Know that a seizure may develop as the result of a head injury or lack of oxygen. At the time a person suffers a stroke, for example, brain tissue surrounding the site of the brain bleed becomes abnormally excited. The same phenomenon develops when the person experiences a head injury.
Learn that small babies who develop a fever can experience a seizure. A temporary medical condition may lead to a seizure that happens only once. After the infant has received medical care and the condition has healed, he or she may not experience further seizure activity.
Understand that idiopathic seizures are a chronic condition with no known cause. The patient may have a family history of seizures, but may not, himself or herself, receive a diagnosis of epilepsy. Idiopathic seizures generally begin sometime between the ages of 5 and 20, but they can start at any time in the person’s life.
Learn some common causes of seizures.
These can include brain tumors or lesions, such as bleeding, Phenylketonuria (PKU), stroke, transient ischemic attack or traumatic brain injury.
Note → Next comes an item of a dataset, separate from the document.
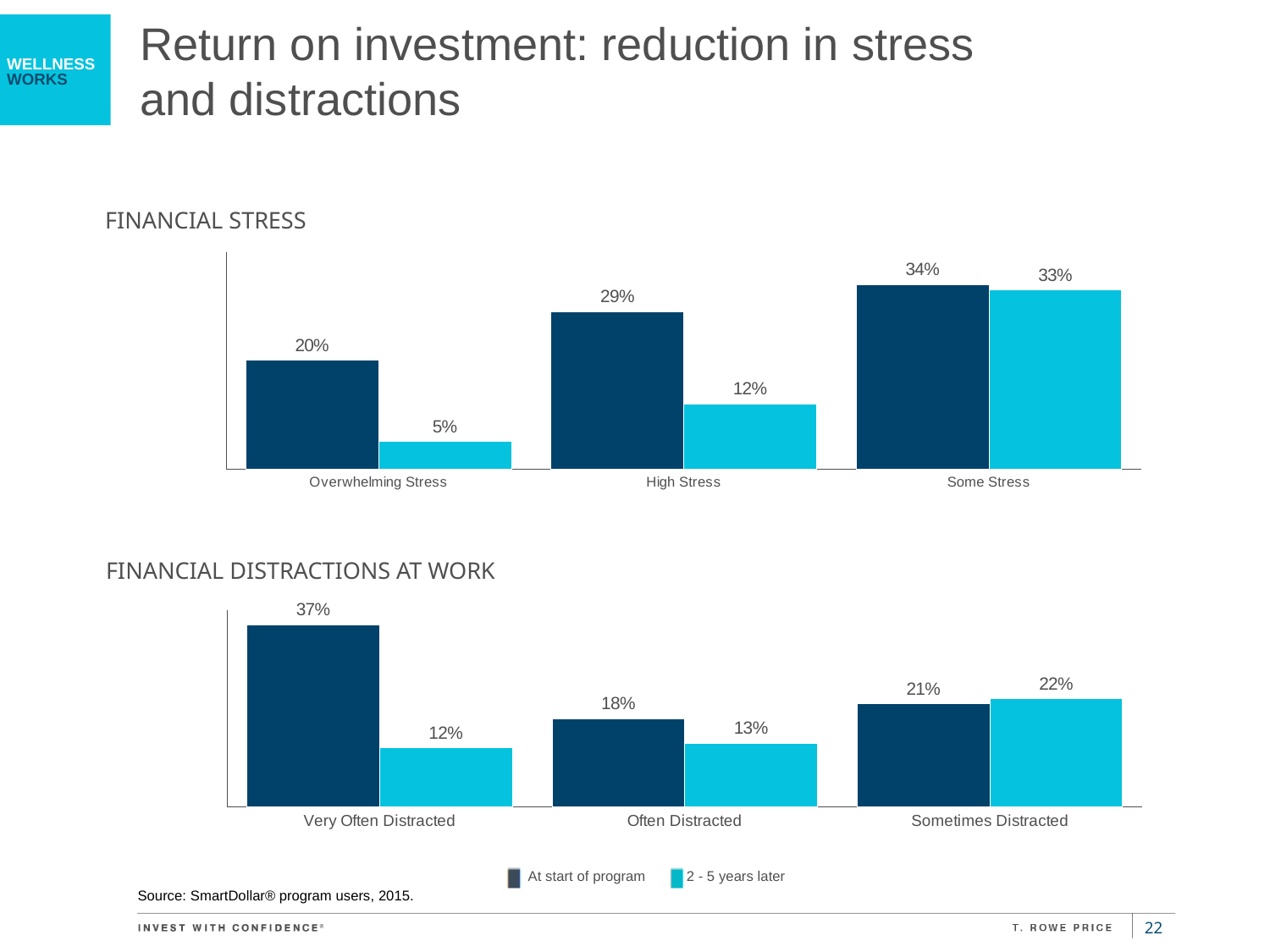
How many categories does the Financial Stress chart show? 3 In the Financial Distractions at Work chart, which category has the lowest value 2 - 5 years later? Very Often Distracted How many series does the legend list? 2 In the Financial Stress chart, what is the value for Overwhelming Stress 2 - 5 years later? 5% In the Financial Stress chart, what is the difference between the start of program and 2 - 5 years later values for High Stress? 17% In the Financial Stress chart, which category has the highest value at start of program? Some Stress In the Financial Distractions at Work chart, what is the value for Sometimes Distracted 2 - 5 years later? 22% In the Financial Distractions at Work chart, what is the value for Very Often Distracted at start of program? 37% In the Financial Stress chart, what is the value for High Stress at start of program? 29% In the Financial Distractions at Work chart, what is the difference between the start of program and 2 - 5 years later values for Very Often Distracted? 25% In the Financial Distractions at Work chart, which is larger for Sometimes Distracted: at start of program or 2 - 5 years later? 2 - 5 years later What kind of chart is the Financial Distractions at Work chart? Bar chart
Other seizure causes include brain infections such as abscess, encephalitis, meningitis, AIDS or syphilis.Add more causes of seizures to your list, including: suddenly stopping drinking alcohol after drinking heavily for a long period; the person stops taking some medications (morphine, barbiturates or sleeping pills) after taking them for a long period; illnesses that cause brain deterioration; use of illicit or recreational drugs.
Study more seizure causes: dementia, such as Alzheimer’s disease; liver or kidney failure, congenital brain defects; low sodium in the blood; low blood sugar; brain injuries that take place during labor.
Consider epilepsy. This is a congenital condition passed from parents to children and it affects nerve cells inside the brain, causing seizures. Some of these seizures are small, or petit mal, and some are large seizures, called grand mal. The person diagnosed with epilepsy has the condition lifelong and is at risk of experiencing seizures at any time.
Learn what a seizure looks like. The person experiences a change in consciousness, meaning he or she won’t remember what happened right before, during or right after a seizure. He or she may experience unexplainable emotions or taste a bitter flavor in his or her mouth.
Understand that additional symptoms can include changes in skin sensation; twitching of a limb; vision changes, or rarely, hallucinations; loss of muscle control and muscle tension or tightening, causing the head, legs, body and arms to twist or twitch.